SPEC - System for Flood Prevention Studies
Software for Flood Control Operation: OPCHEN, OPCHEND and OPCHENS
Volume flexibility may be necessary during a flood. OPCHEN software is a Short-Term Planning tool used to help the weekly planning of the filling/emptying of waiting volumes defined in Flood Prevention Studies. The methodology is based on the solution of a linear programming problem, subject to the current hydrologic situation and to meeting at the end of the corresponding week a set of waiting volumes curves, in ascending order of flood risks. The outflow defined by hydrothermal coordination studies performed with the DECOMP program is considered in this model as the minimum outflow. The time horizon may be up to five weeks. OPCHEN software is also a tool used in studies to verify the possibility of relaxing waiting volume constraints during the final months of the rainy season, with the aim of increasing the probability of reaching the end of the rainy season with full reservoirs.
The OPCHENS software is based on the OPCHEN model, but its purpose is to carry out studies to statistically evaluate the operation of flood control rules and the degree of protection (risk) provided by the waiting volume curves calculated in the Flood Prevention Studies. These studies are performed through simulations of the weekly flood control operation during the whole rainy season using historical or synthetic inflow scenarios.

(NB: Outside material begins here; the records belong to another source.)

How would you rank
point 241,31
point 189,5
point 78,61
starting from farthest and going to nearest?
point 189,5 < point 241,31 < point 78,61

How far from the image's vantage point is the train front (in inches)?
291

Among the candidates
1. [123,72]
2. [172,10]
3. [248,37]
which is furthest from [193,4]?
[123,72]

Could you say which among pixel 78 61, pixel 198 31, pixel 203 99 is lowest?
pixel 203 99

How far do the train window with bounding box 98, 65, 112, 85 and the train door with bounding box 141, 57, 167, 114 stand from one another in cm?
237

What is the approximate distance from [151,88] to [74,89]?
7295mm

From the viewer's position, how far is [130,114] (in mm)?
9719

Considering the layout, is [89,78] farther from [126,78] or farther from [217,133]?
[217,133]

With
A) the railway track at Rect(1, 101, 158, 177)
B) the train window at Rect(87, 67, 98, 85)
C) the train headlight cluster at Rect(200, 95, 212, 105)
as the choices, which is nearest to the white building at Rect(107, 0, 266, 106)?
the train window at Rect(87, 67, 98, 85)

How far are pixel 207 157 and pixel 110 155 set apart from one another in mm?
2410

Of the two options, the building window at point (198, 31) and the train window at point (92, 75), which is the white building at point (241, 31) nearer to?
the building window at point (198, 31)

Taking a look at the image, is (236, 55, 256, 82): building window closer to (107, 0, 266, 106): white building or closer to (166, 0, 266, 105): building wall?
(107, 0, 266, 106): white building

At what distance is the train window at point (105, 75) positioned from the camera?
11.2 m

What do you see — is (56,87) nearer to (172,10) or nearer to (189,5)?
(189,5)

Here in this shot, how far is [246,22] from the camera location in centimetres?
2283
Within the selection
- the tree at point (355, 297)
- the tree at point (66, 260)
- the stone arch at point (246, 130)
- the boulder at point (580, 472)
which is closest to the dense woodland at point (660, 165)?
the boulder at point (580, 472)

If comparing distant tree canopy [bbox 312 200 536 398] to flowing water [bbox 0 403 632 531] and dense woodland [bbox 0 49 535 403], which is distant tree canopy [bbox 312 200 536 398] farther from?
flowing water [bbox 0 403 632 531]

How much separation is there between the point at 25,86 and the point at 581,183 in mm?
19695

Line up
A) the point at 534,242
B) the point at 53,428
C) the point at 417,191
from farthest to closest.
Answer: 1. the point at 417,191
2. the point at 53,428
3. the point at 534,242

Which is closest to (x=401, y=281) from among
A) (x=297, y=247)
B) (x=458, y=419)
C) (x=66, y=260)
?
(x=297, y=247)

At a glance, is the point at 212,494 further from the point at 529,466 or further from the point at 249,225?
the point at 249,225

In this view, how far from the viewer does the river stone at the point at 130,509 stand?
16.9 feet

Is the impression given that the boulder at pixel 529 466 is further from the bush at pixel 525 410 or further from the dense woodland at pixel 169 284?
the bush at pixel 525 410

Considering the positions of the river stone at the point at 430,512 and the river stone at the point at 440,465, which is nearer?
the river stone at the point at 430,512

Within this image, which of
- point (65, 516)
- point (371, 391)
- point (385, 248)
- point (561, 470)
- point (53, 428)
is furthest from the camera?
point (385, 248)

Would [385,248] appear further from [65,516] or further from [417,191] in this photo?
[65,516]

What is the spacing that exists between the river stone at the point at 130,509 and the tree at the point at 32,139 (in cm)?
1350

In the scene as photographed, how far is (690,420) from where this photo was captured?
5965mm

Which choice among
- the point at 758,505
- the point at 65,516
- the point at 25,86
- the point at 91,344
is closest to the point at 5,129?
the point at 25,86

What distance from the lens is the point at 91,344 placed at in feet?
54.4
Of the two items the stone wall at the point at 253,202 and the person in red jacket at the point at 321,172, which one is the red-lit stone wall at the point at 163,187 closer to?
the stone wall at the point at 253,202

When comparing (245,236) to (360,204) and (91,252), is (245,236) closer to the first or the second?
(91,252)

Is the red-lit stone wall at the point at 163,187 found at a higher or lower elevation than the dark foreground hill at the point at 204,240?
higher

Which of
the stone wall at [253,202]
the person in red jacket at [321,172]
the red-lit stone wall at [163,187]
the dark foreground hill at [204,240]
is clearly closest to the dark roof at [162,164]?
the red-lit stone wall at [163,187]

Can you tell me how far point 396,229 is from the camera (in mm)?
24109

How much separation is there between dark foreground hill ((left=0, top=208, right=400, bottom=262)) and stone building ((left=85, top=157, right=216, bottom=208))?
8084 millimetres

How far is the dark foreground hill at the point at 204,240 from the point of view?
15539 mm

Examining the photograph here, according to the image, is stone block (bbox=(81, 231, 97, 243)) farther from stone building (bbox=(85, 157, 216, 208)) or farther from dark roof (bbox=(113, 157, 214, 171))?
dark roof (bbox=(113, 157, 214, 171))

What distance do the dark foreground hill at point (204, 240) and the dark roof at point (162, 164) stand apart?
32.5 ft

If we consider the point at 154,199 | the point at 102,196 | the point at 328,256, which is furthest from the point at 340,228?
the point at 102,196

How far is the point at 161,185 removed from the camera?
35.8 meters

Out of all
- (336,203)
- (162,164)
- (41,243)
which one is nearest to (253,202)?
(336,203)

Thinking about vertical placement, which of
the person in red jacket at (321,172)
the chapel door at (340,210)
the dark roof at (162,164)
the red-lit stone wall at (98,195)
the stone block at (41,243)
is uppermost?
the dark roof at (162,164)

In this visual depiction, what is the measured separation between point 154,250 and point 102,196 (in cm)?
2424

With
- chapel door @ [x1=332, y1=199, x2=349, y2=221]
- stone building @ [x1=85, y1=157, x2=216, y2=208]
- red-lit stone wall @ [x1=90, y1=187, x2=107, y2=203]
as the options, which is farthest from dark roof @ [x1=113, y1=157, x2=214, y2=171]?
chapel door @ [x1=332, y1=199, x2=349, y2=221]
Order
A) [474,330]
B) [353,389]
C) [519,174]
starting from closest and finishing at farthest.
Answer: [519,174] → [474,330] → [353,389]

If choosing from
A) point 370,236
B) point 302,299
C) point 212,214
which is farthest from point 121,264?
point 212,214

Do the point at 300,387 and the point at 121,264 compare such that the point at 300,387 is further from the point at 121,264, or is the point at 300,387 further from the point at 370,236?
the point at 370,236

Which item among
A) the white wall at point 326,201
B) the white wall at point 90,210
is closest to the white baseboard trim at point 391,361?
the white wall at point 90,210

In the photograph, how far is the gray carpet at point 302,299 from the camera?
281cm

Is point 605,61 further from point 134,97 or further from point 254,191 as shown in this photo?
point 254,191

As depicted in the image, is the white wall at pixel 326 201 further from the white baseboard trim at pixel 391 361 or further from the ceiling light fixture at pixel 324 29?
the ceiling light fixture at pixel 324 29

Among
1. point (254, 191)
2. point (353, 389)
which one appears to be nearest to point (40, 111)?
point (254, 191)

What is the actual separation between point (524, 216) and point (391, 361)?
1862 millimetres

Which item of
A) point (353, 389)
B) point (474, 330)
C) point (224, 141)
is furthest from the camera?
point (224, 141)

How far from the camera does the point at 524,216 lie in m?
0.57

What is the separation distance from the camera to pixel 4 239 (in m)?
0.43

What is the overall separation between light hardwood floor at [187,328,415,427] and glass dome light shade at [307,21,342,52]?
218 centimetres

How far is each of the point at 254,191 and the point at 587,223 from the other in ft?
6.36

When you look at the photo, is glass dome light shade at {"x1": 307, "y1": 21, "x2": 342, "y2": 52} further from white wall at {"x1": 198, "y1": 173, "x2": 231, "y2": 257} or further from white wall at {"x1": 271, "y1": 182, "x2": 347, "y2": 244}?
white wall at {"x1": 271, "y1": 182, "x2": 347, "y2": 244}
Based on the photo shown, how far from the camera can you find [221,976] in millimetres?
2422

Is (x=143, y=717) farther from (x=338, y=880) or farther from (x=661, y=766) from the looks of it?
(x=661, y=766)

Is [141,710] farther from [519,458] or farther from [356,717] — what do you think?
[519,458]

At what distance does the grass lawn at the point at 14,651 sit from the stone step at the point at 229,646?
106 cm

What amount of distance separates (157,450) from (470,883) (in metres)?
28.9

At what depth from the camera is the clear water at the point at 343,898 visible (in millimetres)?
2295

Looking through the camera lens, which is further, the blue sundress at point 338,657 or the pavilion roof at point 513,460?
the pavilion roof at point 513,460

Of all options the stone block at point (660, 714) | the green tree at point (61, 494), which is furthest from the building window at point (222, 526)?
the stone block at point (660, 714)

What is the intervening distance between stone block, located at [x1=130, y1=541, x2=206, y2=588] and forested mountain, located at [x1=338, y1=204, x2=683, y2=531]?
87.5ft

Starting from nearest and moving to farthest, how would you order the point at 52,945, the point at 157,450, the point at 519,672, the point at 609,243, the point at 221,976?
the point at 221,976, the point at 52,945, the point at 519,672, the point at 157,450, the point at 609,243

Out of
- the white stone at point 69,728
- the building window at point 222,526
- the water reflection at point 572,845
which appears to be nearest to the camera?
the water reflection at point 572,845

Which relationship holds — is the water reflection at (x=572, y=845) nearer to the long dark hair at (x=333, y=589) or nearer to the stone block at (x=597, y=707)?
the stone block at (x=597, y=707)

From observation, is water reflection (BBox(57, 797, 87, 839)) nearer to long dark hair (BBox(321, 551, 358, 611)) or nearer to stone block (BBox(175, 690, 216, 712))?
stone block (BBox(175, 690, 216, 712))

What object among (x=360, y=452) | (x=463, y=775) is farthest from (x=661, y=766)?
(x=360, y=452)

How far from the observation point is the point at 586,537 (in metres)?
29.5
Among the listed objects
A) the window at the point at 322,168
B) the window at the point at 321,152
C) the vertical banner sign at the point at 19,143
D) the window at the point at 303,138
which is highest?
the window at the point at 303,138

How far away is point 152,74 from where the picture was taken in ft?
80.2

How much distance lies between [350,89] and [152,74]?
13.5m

Set of envelops organized in ascending order by flood risks, considered as constraints in the LPP solved in OPCHEN
Similarly to the OPCHEN model for short term planning, the OPCHEND plans the filling/emptying of the system's waiting volumes for the next day by solving a linear programming problem similar to the one used in OPCHEN. Its operation horizon is up to 15 days and it considers travel time of water in river courses that connect power plants. Another difference is that daily programming also requires verification of the possibility of emergency situations. In these cases, necessary outflows to protect the hydropower plant must be programmed using Emergency Diagrams. The methodology of these diagrams is implemented in the OPCHEND software.